# EXERCISE
Give the data again exactly, without its images.
○ ○ ○
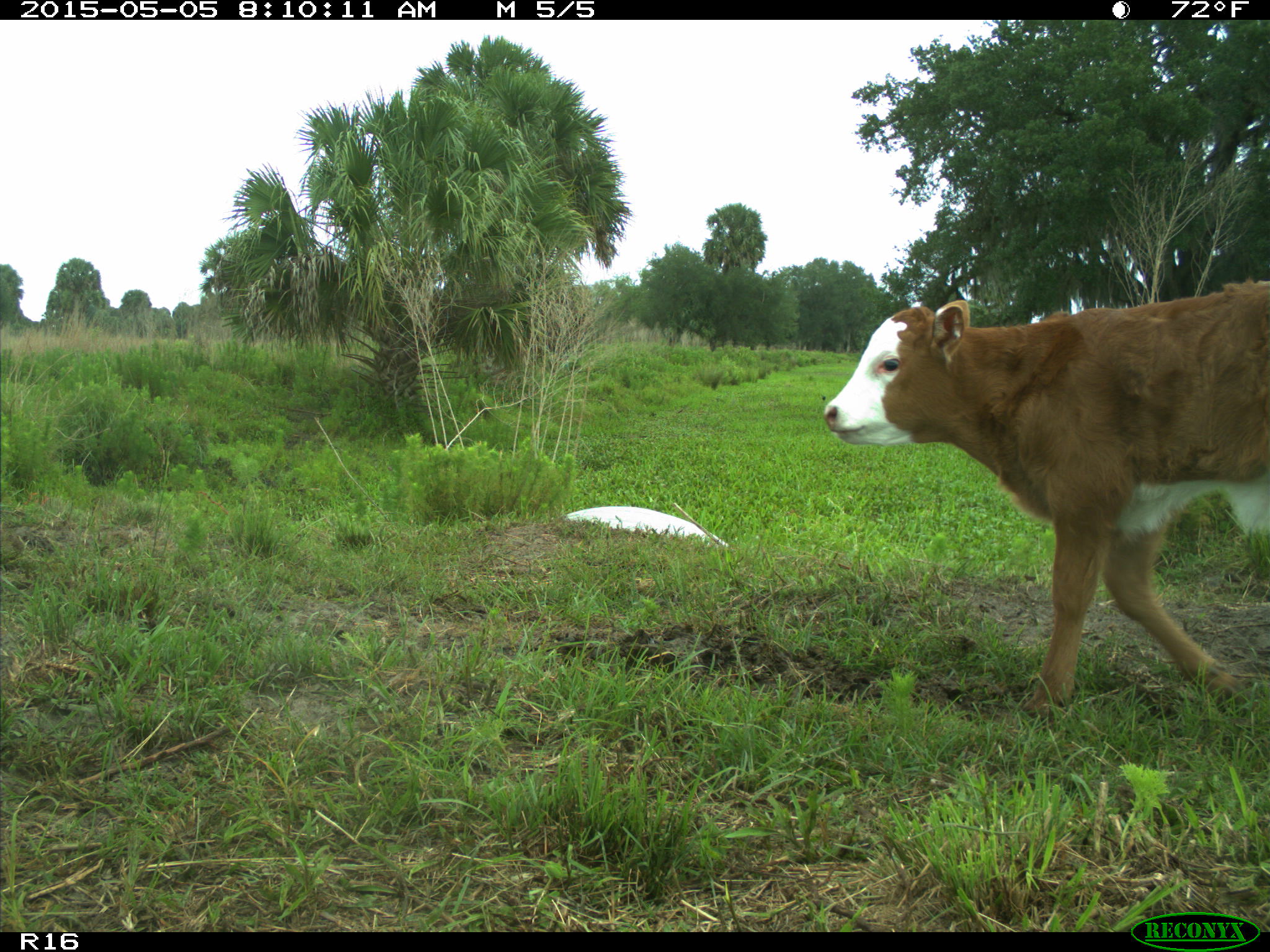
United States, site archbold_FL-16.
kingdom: Animalia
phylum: Chordata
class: Mammalia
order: Artiodactyla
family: Bovidae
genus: Bos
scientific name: Bos taurus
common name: domestic cow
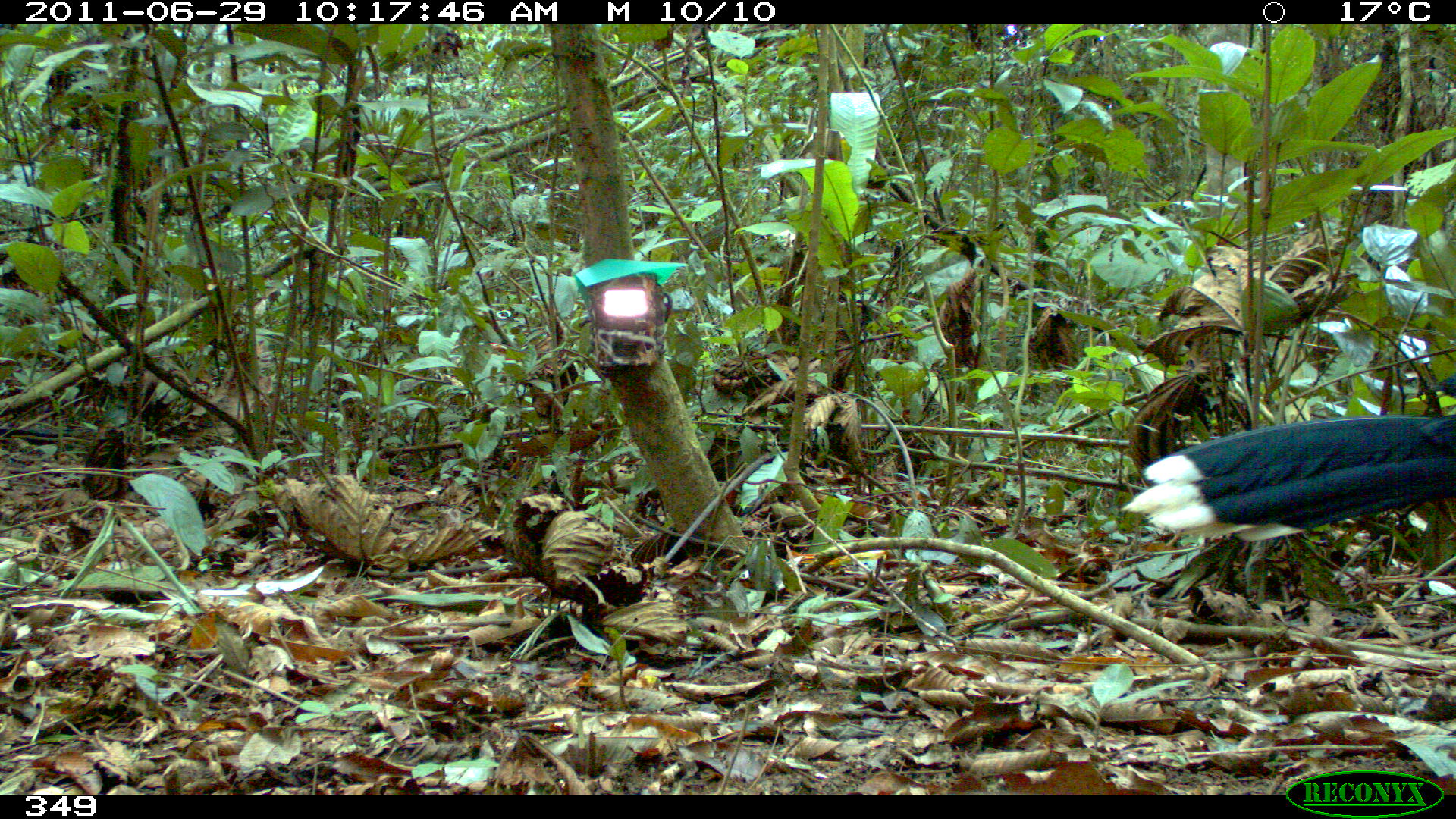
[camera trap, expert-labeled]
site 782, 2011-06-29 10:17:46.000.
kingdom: Animalia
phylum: Chordata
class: Aves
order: Galliformes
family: Cracidae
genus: Mitu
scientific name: Mitu tuberosum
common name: razor-billed curassow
Mitu tuberosum (razor-billed curassow).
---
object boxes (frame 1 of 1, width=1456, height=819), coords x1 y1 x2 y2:
mitu tuberosum: 1118 369 1456 543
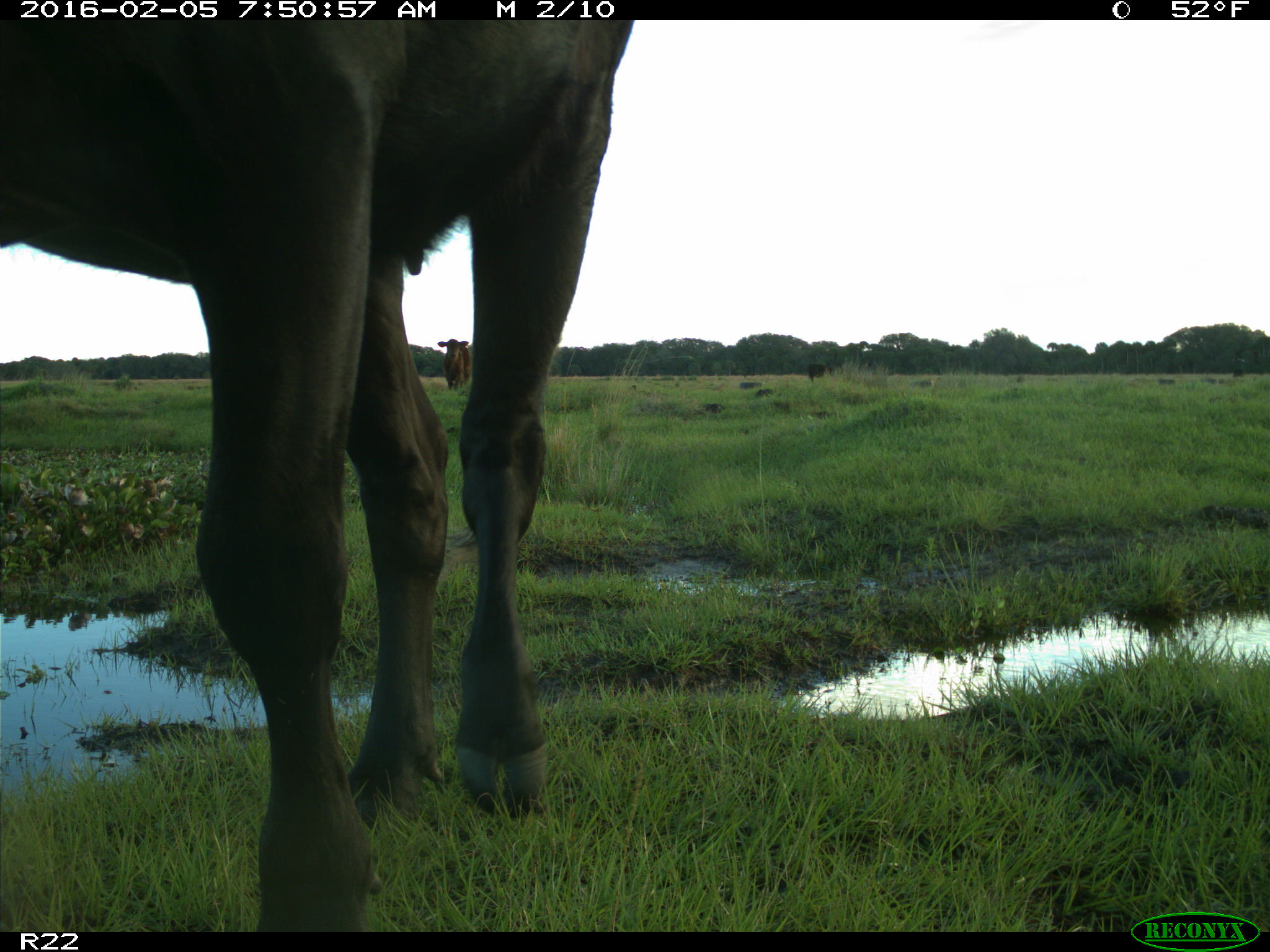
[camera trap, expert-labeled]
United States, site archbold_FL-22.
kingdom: Animalia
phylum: Chordata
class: Mammalia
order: Artiodactyla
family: Bovidae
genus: Bos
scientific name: Bos taurus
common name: domestic cow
Bos taurus (domestic cow).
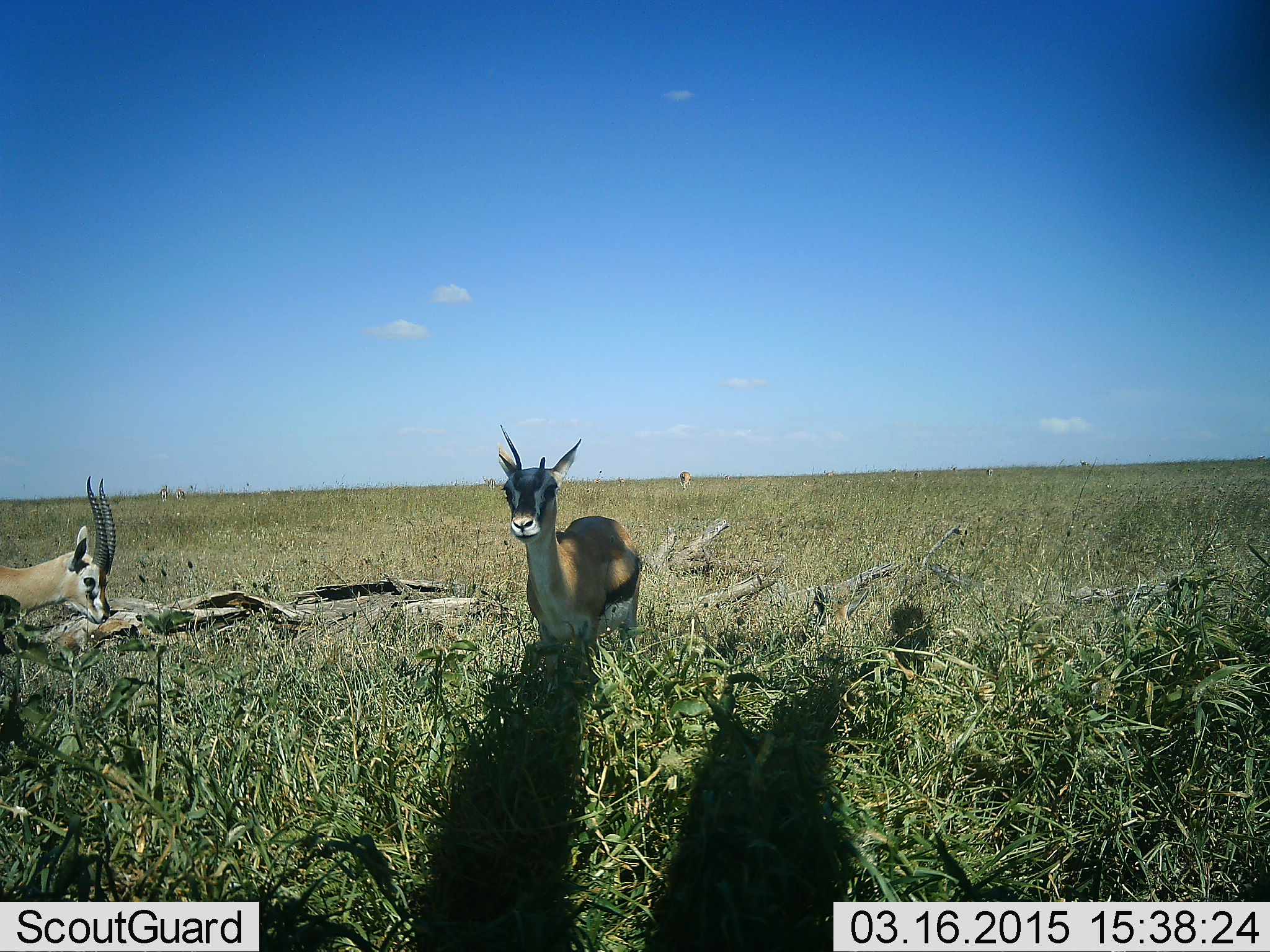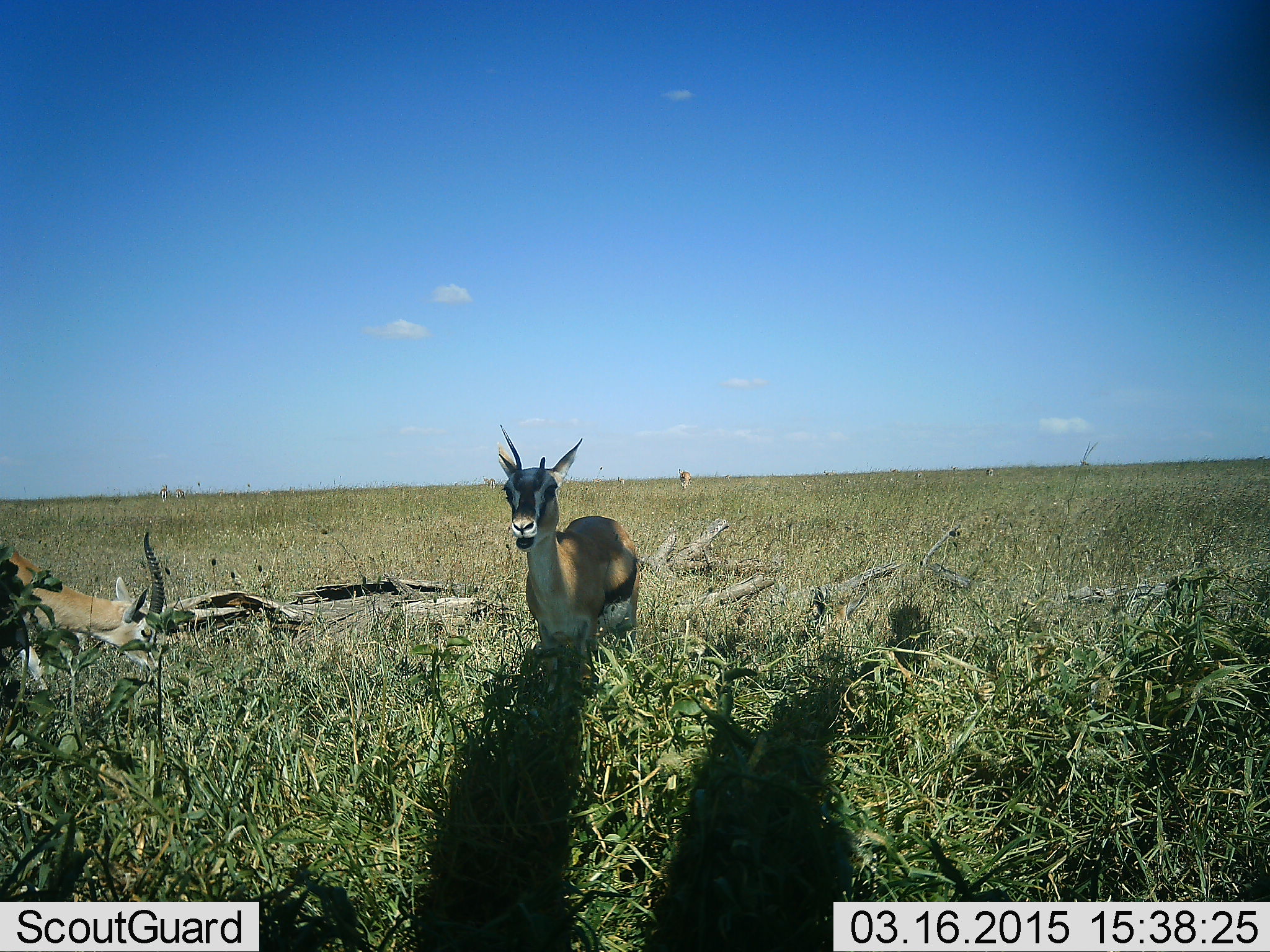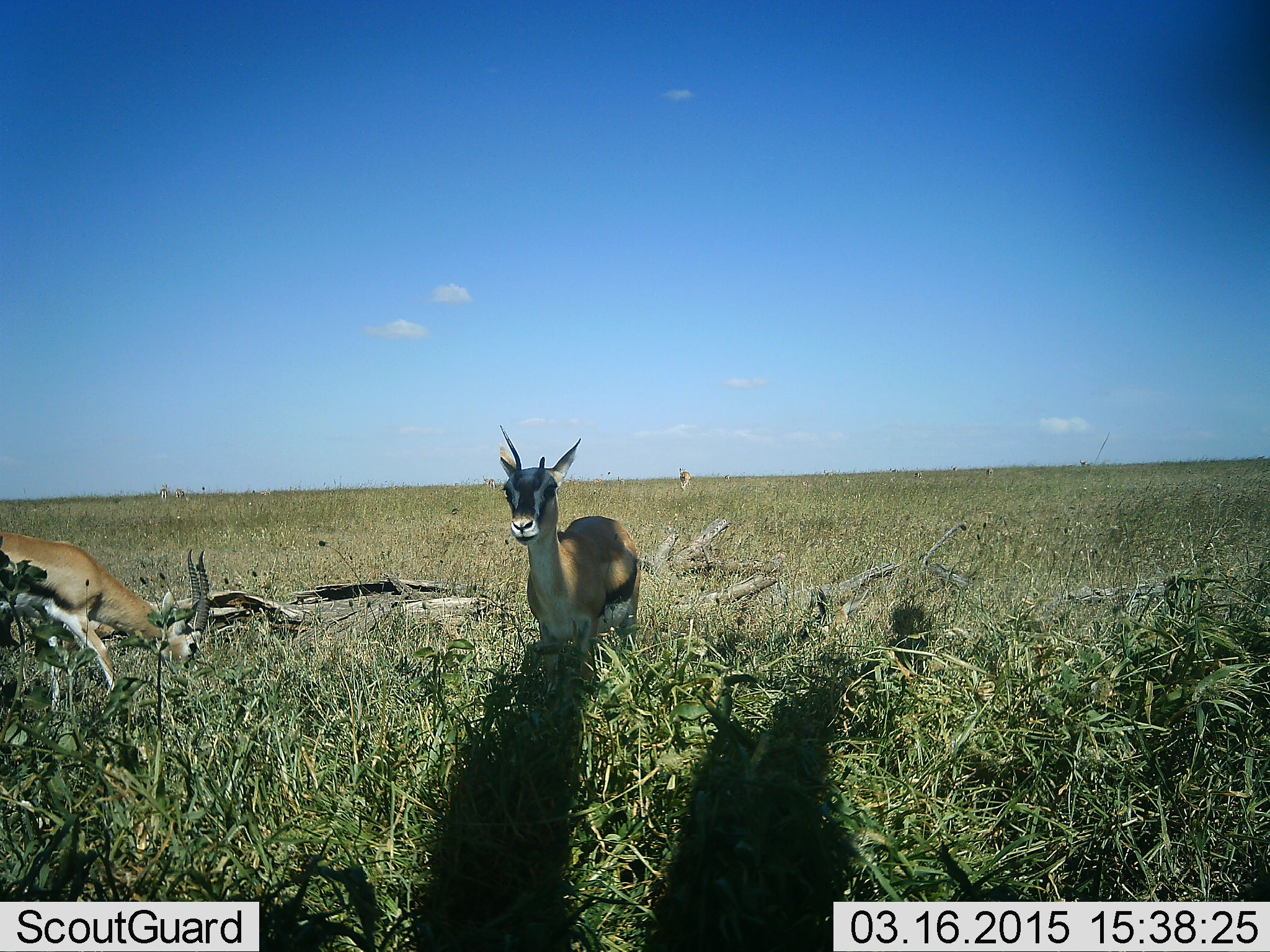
○ ○ ○
# WRITTEN RESPONSE
United States, site archbold_FL-16.
kingdom: Animalia
phylum: Chordata
class: Mammalia
order: Artiodactyla
family: Bovidae
genus: Bos
scientific name: Bos taurus
common name: domestic cow
[camera trap, expert-labeled]
site 782, 2011-06-29 10:17:46.000.
kingdom: Animalia
phylum: Chordata
class: Aves
order: Galliformes
family: Cracidae
genus: Mitu
scientific name: Mitu tuberosum
common name: razor-billed curassow
Mitu tuberosum (razor-billed curassow).
---
object boxes (frame 1 of 1, width=1456, height=819), coords x1 y1 x2 y2:
mitu tuberosum: 1118 369 1456 543
[camera trap, expert-labeled]
United States, site archbold_FL-22.
kingdom: Animalia
phylum: Chordata
class: Mammalia
order: Artiodactyla
family: Bovidae
genus: Bos
scientific name: Bos taurus
common name: domestic cow
Bos taurus (domestic cow).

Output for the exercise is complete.